Unpacking the "Magic" of Laravel: What Does It Actually Solve?
When starting in web development, many of us jump straight into using a framework. After getting acquainted with PHP, I started with CodeIgniter 4, and for the last two-plus years, I’ve been using Laravel professionally.
Laravel is an incredible tool for speeding up development. However, this convenience often makes us complacent. Honestly, I rarely thought deeply about what was happening behind the scenes. We take the conveniences provided by the framework for granted.
To answer that curiosity, I conducted a simple experiment: I built two identical CRUD applications.
- One version in Laravel.
- One version in Native PHP (with no framework at all).
Both were simple book management applications using SQLite and an MVC architecture, with a UI powered by 98.css.
The goal was clear:
To better understand the MVC concept and to see concretely what technical problems Laravel actually solves.
Why Is This Experiment Important?
Frameworks simplify many things. But that convenience can be a double-edged sword. We forget the actual request processing flow, no longer understand the application lifecycle, and let everything run like magic.
By building the native version, I was forced to:
- Write every component from scratch.
- Experience each architectural layerâfrom routing to the viewâin a tangible way.

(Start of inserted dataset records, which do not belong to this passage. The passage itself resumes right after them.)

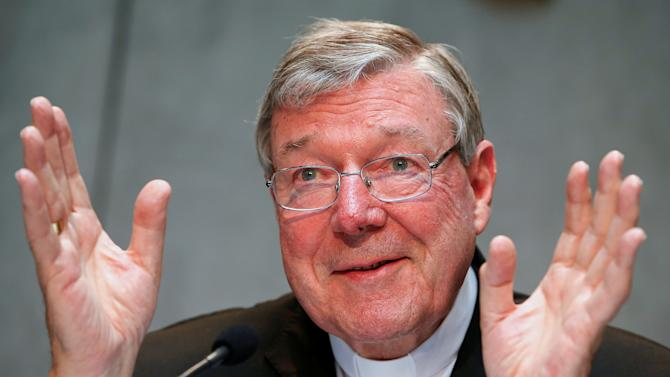 File photo of Cardinal George Pell gesturing as he talks during a news conference for the presentation of new president of Vatican Bank IOR, at the Vatican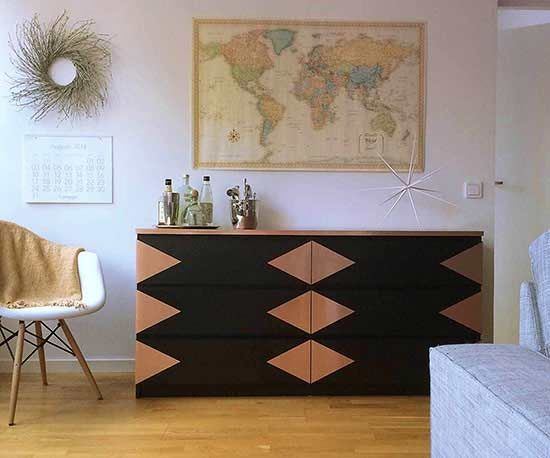 A move overseas left this IKEA dresser looking worse for wear, so Cindy, the crafty blogger at Carole   Ellie, got to work dressing it up with contact paper. With its metallic finish, copper contact paper creates the illusion of depth against a black wood dresser, while a modern triangle design transforms the simple storage item to a shimmering statement piece./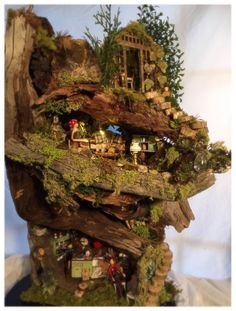 Morning Song continues to evolve into a true Fairy Castle! We've been adding details to this signature Fairy House from Fairy Tree Houses, Fairy Garden Houses, Fairy Gardens, Fir Tree, Drying Herbs, How To Make Bed, House In The Woods, Fairy Lights, Garden Design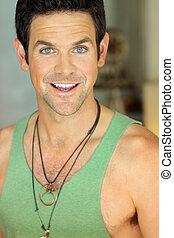 Green eyed man smiling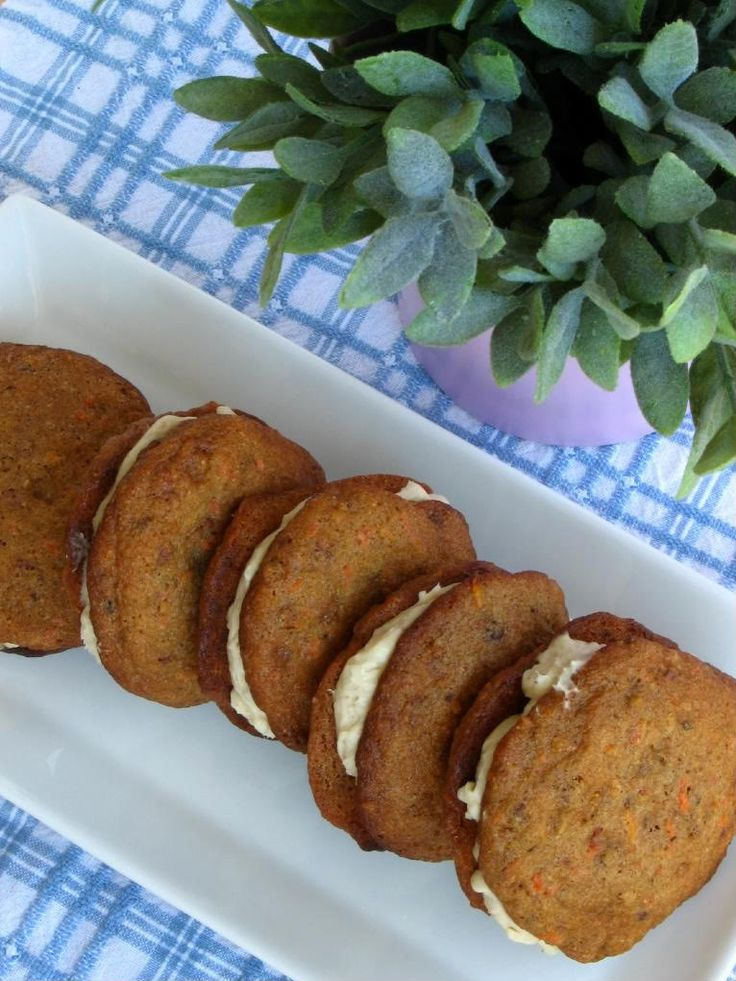 Love this site- funny stories and yummy looking recipes!  These are Carrot Cake Sandwich Cookies w Honey Cardamom Cream Cheese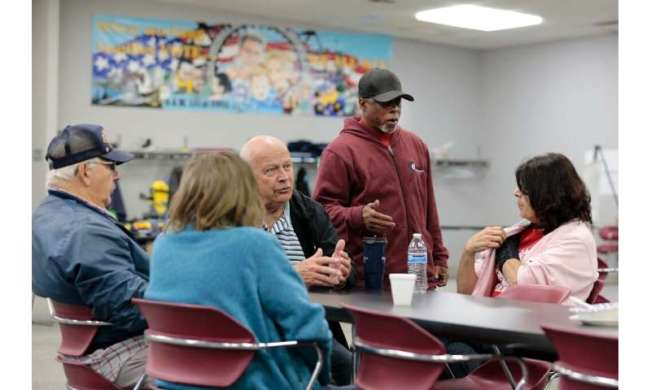 UAW Local 5960 members talk at their union hall on October 11 in Lake Orion, Michigan
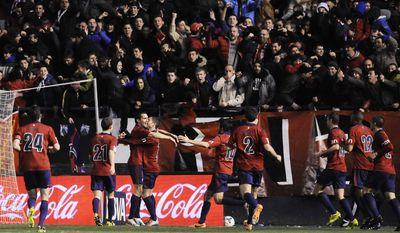 Osasuna's  Alvaro Cejudo, third from left,  celebrates his goal after scoring against Atletico de Madrid, during their Spanish League soccer match, at El Sadar stadium in Pamplona, Spain, Sunday, Feb. 23, 2014. (AP Photo/Alvaro Barrientos)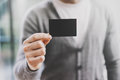 Man Wearing Casual Shirt And Showing Blank Black Business Card. Blurred Background. Horizontal Mockup Stock Photo - 70103250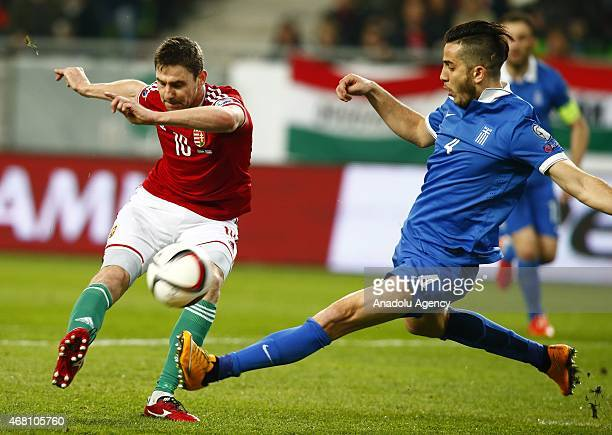 Zoltan Gera of Hungary is challenged by Kostas Manolas of Greece during Hungary v Greece European Euro 2016 qualification soccer match at Grupama...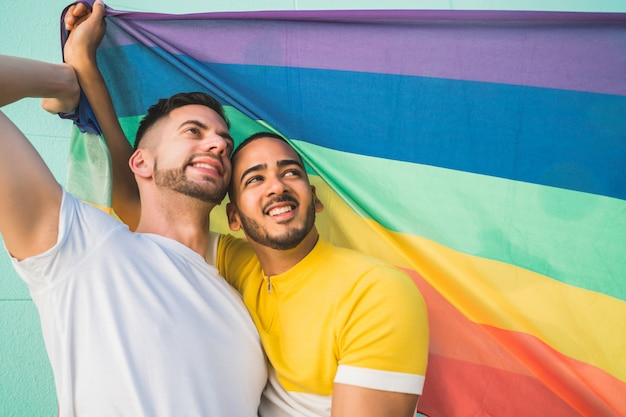 Gay couple embracing and showing their love with rainbow flag. Free Photo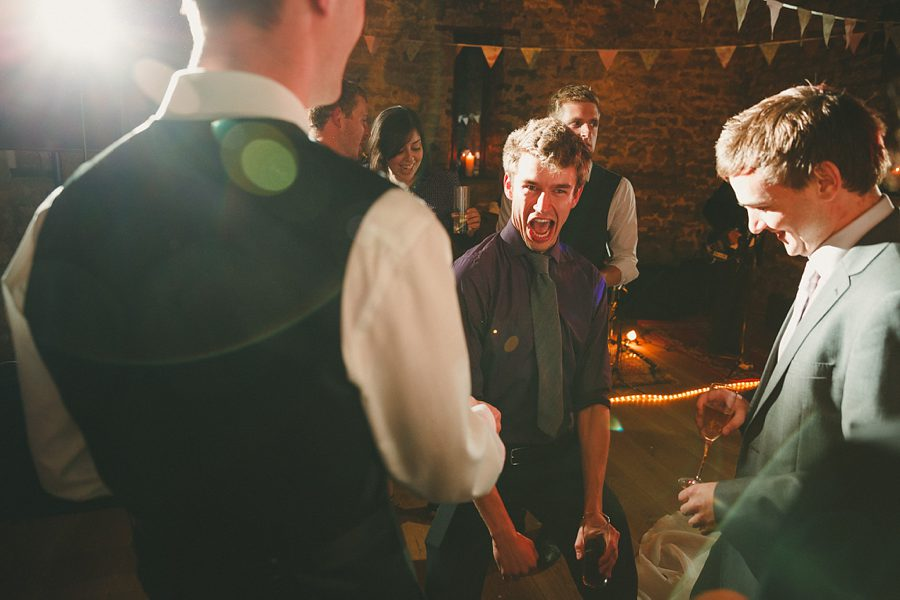 bride and groom hug on dancefloor at charlton house wedding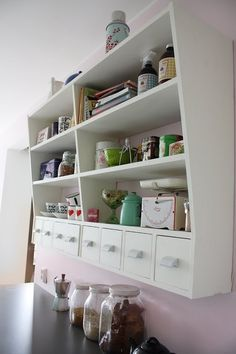 DO: love how these kitchen shelves are deeper on top than on the bottom.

- Work without any hidden abstractions.
The result was a much clearer understanding of how web applications work. Let’s break it down.
1. Routing: From Query Strings to Resource Controllers
Native PHP
Here, routing is a manual job. I used a query string to determine which page to display.
1// URL: ?c=book&a=show&id=3
A front controller (public/index.php) is responsible for reading the c (controller) and a (action) parameters, then loading the appropriate file and calling the method.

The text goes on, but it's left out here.